Buy the first two Civilian Infrastructure upgrades, that will negate the upkeep costs for the planet immediately, as well as raise the population cap to a comfortable 70-100 (except asteroids, which are capped at one). Between removing the upkeep and taxes from a growing population, you'll recoup the investment fairly quickly (about 5-8 minutes of game time, depending on loyalty). Trade is important later in the game when your empire becomes more far-flung. Advent, who get culture techs early, defer trade, but lose less income to disloyalty. TEC get trade fast, so they can quickly get a thriving trade route going, but building out a trade route is much more costly than planting an early transmitter. Vasari have late access to both loyalty and trade, but their scouts let them dominate neutral resource nodes, which they can sell on the black market to supplement their early credits.
But in all cases, expansion is the lifeblood of your early economic development. Even if you sink a bunch of credits into infrastructure, remember that you're gaining the resource asteroids of the system, and will use those to defray the costs of your expansion, and later, the size of your empire will ensure a robust and efficient trade route. When building your trade route, make sure you don't close a loop that might make it shorter.

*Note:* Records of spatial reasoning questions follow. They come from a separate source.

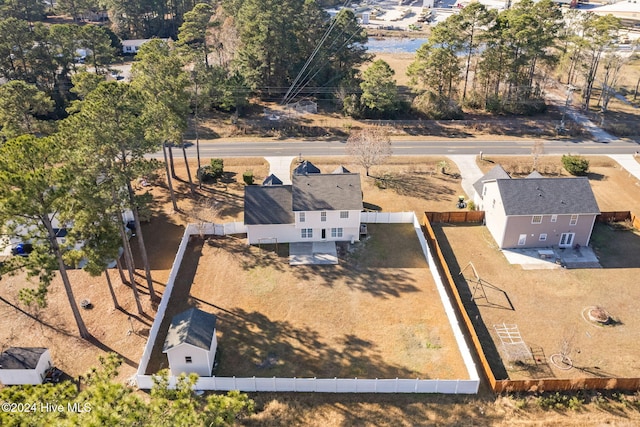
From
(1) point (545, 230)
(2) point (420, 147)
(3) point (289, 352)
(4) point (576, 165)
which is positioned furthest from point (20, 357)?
(4) point (576, 165)

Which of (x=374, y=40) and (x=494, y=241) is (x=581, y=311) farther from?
(x=374, y=40)

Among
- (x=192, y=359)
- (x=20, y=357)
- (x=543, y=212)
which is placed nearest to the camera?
(x=20, y=357)

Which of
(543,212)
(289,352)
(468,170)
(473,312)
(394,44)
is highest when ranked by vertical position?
(394,44)

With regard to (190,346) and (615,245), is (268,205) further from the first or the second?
(615,245)

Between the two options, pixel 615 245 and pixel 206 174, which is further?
pixel 206 174

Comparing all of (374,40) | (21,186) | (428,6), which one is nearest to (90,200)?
(21,186)

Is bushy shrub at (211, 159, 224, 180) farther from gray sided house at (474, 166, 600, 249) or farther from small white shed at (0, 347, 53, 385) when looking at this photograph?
gray sided house at (474, 166, 600, 249)
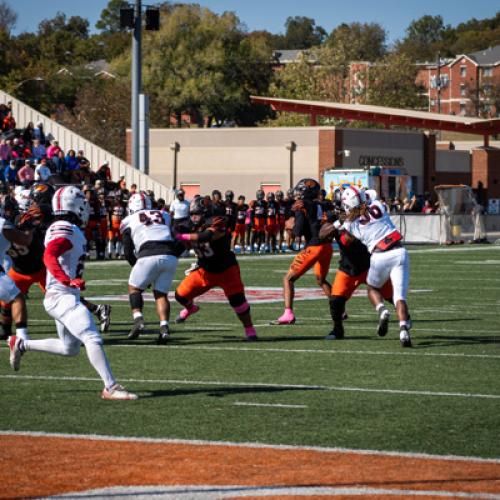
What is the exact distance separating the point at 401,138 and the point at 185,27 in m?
36.1

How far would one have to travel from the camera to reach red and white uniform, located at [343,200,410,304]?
536 inches

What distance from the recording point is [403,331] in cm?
1329

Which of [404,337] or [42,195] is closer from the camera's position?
[404,337]

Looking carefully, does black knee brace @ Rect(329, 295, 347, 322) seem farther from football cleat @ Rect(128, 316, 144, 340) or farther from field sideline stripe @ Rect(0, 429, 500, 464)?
field sideline stripe @ Rect(0, 429, 500, 464)

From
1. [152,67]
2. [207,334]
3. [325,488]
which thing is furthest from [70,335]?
[152,67]

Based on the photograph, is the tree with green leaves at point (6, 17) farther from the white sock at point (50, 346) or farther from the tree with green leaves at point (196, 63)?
the white sock at point (50, 346)

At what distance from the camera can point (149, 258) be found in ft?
46.6

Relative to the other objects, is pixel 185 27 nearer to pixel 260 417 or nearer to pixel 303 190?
pixel 303 190

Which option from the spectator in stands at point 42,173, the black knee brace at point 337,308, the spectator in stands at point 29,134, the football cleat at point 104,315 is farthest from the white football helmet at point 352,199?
the spectator in stands at point 29,134

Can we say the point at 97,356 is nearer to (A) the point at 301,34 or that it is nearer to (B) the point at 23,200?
(B) the point at 23,200

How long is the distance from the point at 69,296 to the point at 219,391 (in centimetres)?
142

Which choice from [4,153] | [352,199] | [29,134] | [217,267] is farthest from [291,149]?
[352,199]

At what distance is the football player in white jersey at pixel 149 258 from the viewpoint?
1414cm

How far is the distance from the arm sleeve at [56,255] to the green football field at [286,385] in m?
0.94
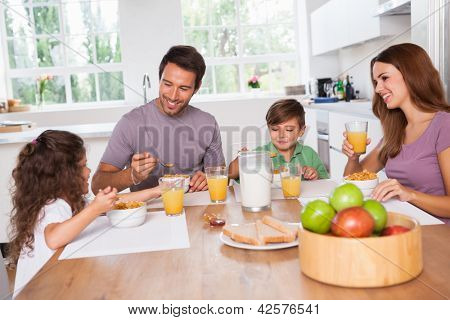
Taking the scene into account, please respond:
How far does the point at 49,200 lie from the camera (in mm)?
1507

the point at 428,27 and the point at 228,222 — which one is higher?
the point at 428,27

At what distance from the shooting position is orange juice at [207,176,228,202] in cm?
171

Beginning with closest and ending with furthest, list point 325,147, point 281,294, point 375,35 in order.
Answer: point 281,294 < point 375,35 < point 325,147

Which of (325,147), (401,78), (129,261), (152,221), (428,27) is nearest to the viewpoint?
(129,261)

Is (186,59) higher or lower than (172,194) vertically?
higher

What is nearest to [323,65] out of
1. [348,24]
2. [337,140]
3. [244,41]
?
Answer: [244,41]

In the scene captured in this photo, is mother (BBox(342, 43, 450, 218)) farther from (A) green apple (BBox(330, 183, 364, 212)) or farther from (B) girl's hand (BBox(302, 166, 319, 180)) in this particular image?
(A) green apple (BBox(330, 183, 364, 212))

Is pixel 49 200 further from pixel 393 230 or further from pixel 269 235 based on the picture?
pixel 393 230

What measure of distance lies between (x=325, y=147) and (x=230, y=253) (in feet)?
11.9

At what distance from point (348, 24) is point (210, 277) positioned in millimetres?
3841

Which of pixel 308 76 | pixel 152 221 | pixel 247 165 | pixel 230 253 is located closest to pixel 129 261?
pixel 230 253

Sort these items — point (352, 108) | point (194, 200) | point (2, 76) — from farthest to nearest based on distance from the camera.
Result: point (2, 76) → point (352, 108) → point (194, 200)

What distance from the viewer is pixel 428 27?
2.76m
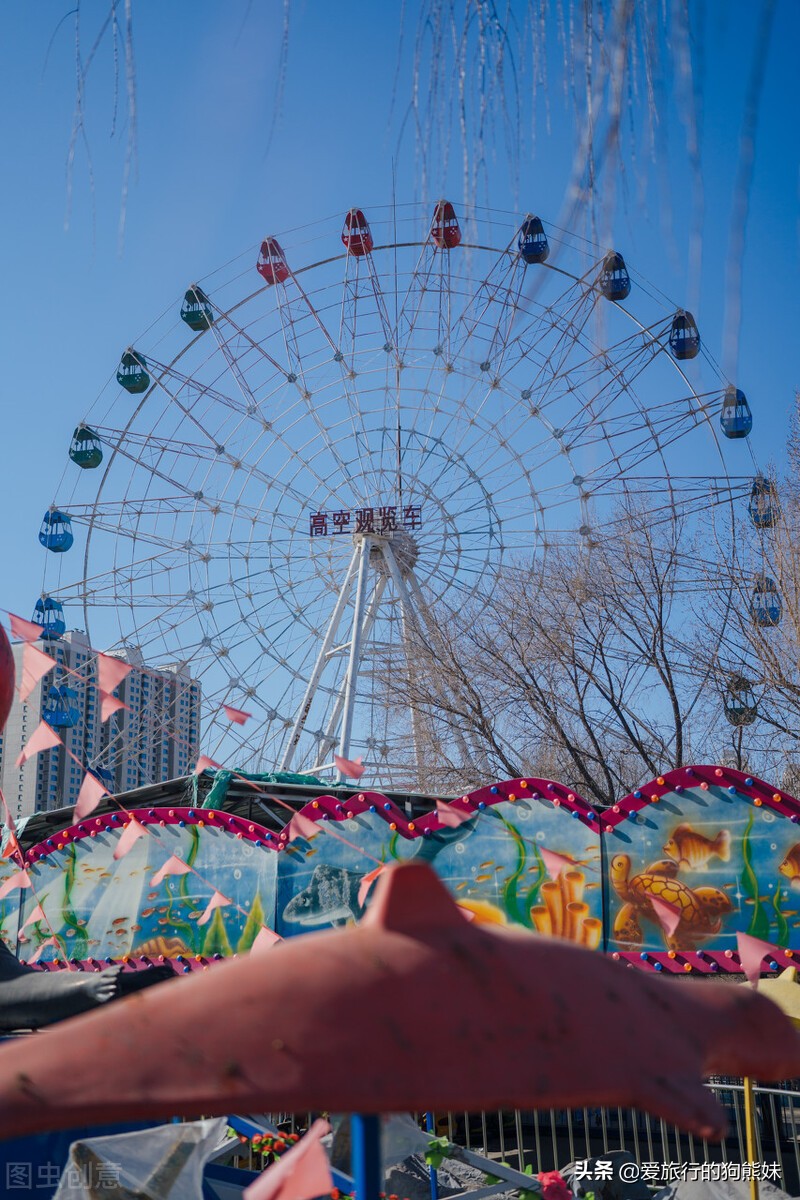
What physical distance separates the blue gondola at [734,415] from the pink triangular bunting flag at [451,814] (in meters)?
11.3

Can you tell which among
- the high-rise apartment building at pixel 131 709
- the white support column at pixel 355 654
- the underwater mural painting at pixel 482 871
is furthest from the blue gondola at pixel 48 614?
the underwater mural painting at pixel 482 871

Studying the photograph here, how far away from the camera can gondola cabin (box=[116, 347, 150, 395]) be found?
73.0 feet

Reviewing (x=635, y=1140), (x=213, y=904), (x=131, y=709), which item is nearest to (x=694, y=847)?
(x=635, y=1140)

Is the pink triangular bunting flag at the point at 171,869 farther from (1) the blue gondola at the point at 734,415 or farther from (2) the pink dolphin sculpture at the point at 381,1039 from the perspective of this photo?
(1) the blue gondola at the point at 734,415

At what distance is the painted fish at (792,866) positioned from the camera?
9352 mm

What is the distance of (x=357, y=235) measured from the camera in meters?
21.4

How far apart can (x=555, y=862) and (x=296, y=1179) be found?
774 cm

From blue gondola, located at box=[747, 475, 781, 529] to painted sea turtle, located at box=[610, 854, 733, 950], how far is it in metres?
8.35

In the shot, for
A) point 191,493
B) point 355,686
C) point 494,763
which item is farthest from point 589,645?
point 191,493

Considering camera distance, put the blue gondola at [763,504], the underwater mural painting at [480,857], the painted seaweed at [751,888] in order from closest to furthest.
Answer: the painted seaweed at [751,888]
the underwater mural painting at [480,857]
the blue gondola at [763,504]

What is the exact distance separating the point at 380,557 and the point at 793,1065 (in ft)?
61.5

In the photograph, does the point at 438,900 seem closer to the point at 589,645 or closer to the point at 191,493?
the point at 589,645

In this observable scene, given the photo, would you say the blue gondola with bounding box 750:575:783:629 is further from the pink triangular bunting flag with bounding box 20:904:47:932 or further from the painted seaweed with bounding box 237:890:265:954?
the pink triangular bunting flag with bounding box 20:904:47:932

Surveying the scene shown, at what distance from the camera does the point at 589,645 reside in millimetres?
17719
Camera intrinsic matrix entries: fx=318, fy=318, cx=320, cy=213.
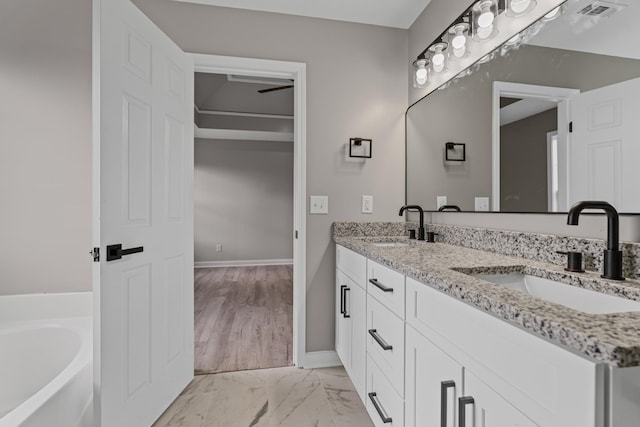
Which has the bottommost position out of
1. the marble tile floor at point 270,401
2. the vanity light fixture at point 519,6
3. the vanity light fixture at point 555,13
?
the marble tile floor at point 270,401

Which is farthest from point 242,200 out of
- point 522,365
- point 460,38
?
point 522,365

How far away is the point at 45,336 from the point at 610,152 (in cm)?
257

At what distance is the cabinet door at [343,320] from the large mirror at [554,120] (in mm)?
824

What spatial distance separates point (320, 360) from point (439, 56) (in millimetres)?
2106

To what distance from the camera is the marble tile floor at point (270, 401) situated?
1.62 m

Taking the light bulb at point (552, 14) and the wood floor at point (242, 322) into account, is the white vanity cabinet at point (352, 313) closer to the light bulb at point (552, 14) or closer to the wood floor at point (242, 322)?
the wood floor at point (242, 322)

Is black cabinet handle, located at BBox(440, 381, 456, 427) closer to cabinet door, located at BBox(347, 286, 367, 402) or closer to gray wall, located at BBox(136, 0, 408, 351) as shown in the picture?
cabinet door, located at BBox(347, 286, 367, 402)

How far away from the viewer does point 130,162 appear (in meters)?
1.47

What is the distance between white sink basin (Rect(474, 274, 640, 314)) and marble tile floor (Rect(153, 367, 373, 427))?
104cm

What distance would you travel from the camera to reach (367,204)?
7.47 feet

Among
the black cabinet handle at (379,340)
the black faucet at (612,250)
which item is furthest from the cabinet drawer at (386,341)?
the black faucet at (612,250)

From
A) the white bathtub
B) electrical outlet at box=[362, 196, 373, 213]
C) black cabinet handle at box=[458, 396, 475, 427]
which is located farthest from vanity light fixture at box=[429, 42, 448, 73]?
the white bathtub

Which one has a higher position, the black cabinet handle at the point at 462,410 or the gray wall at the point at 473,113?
the gray wall at the point at 473,113

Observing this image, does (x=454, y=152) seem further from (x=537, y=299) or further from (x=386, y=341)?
(x=537, y=299)
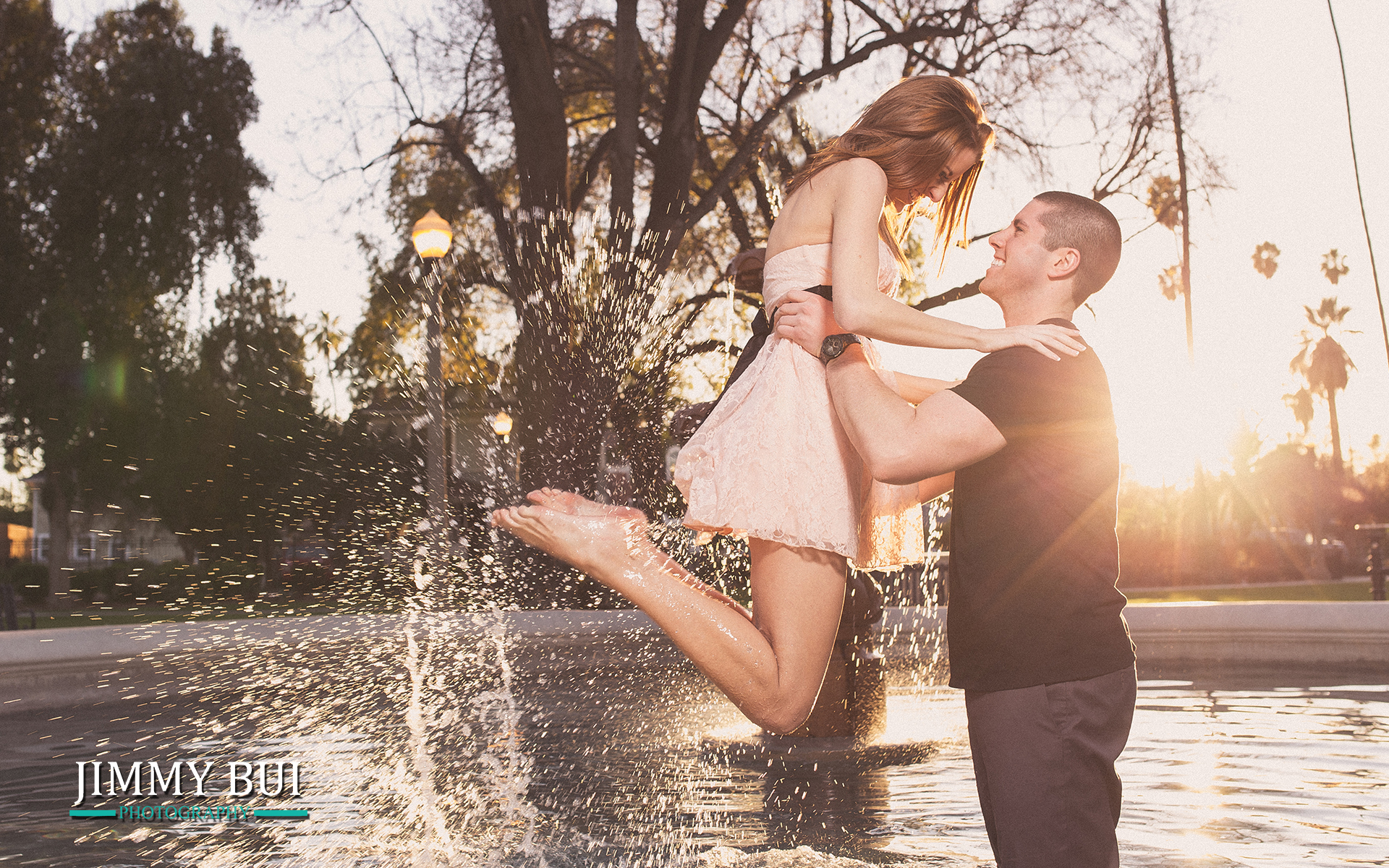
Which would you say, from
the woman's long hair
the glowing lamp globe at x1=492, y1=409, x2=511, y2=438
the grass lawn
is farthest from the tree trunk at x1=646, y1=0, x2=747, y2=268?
the grass lawn

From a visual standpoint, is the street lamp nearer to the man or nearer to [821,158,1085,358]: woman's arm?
[821,158,1085,358]: woman's arm

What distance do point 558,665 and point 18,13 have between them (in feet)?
88.6

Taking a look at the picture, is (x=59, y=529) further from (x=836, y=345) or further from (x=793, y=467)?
(x=836, y=345)

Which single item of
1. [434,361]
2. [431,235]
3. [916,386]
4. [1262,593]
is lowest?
[1262,593]

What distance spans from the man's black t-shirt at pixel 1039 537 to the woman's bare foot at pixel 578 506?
106 centimetres

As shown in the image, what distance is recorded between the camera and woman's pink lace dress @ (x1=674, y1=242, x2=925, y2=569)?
2.65 m

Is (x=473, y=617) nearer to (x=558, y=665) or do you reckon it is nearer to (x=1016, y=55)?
(x=558, y=665)

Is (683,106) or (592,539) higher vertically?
(683,106)

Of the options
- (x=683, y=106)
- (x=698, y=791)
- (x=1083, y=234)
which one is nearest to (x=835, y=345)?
(x=1083, y=234)

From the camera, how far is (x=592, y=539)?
114 inches

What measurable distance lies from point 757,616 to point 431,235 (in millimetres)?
8711

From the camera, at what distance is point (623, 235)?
38.6 feet

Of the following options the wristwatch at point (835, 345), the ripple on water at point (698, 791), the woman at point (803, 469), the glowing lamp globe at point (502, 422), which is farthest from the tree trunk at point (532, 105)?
the wristwatch at point (835, 345)

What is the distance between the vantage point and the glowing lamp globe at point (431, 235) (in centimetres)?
1062
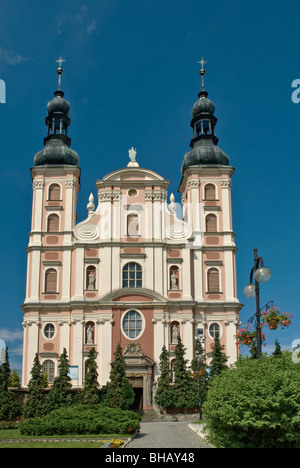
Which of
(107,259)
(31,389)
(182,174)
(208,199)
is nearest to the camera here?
(31,389)

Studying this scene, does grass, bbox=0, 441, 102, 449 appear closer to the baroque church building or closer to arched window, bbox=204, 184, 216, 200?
the baroque church building

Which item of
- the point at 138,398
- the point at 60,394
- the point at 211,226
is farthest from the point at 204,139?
the point at 60,394

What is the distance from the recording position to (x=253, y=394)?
615 inches

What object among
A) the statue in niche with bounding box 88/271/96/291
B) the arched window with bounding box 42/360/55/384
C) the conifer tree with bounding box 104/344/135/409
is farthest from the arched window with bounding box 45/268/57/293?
the conifer tree with bounding box 104/344/135/409

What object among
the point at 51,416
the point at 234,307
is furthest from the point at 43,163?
the point at 51,416

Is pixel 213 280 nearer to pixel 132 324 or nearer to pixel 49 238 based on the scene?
pixel 132 324

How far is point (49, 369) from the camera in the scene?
4353 cm

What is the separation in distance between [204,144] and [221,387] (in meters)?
35.6

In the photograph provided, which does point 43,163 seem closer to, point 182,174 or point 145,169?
point 145,169

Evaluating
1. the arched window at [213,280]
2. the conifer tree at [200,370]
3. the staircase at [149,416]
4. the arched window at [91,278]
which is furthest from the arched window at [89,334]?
the arched window at [213,280]

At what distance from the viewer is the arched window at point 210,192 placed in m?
48.7

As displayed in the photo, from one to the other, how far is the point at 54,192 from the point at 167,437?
27430 millimetres

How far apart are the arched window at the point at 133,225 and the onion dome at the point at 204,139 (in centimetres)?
661

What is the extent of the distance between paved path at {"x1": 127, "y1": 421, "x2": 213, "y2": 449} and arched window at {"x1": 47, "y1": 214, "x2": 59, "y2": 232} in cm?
2017
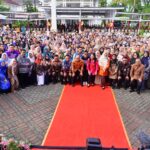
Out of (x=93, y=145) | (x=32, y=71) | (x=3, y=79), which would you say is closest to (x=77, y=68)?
(x=32, y=71)

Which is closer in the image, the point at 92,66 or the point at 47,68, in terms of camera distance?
the point at 92,66

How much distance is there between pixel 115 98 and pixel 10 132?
4.61m

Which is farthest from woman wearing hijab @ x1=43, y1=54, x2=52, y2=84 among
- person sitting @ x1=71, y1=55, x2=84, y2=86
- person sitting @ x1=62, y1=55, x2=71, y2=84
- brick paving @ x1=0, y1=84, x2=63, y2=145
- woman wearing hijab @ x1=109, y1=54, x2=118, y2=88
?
woman wearing hijab @ x1=109, y1=54, x2=118, y2=88

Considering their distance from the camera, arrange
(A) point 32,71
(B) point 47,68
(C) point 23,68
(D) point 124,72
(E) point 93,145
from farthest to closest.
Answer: (B) point 47,68, (A) point 32,71, (D) point 124,72, (C) point 23,68, (E) point 93,145

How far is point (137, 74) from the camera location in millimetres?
10789

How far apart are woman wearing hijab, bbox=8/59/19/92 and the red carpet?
82.7 inches

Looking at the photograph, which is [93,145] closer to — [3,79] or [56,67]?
[3,79]

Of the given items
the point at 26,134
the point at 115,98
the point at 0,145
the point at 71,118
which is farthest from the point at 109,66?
the point at 0,145

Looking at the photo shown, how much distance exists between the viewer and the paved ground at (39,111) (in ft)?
24.6

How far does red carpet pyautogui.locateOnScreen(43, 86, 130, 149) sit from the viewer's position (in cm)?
712

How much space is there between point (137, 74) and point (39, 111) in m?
4.44

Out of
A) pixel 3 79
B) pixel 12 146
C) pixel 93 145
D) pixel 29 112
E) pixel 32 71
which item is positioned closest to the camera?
pixel 93 145

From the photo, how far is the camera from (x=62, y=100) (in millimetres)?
10039

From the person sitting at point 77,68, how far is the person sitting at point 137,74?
7.21ft
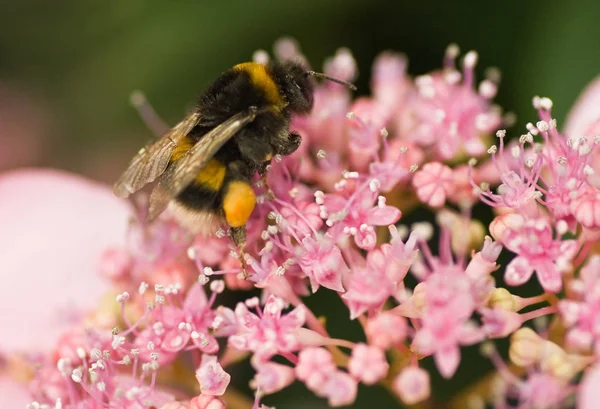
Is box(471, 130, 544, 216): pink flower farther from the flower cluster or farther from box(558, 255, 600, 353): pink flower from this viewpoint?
box(558, 255, 600, 353): pink flower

Refineries are best used, IMO, to leverage well-placed planets, especially one that is off your trade route, yet adjacent to a lot of asteroid-rich systems.
PS: Just remembered: Don't forget, every planet you conlonize has a certain number of free logistical slots, and the first upgrade is the cheapest. So that tiny asteroid may have cost you 450 credits and 150 minerals to buy off its upkeep penalty, but you get the free logistical capacity with it. So, expand, expand, expand.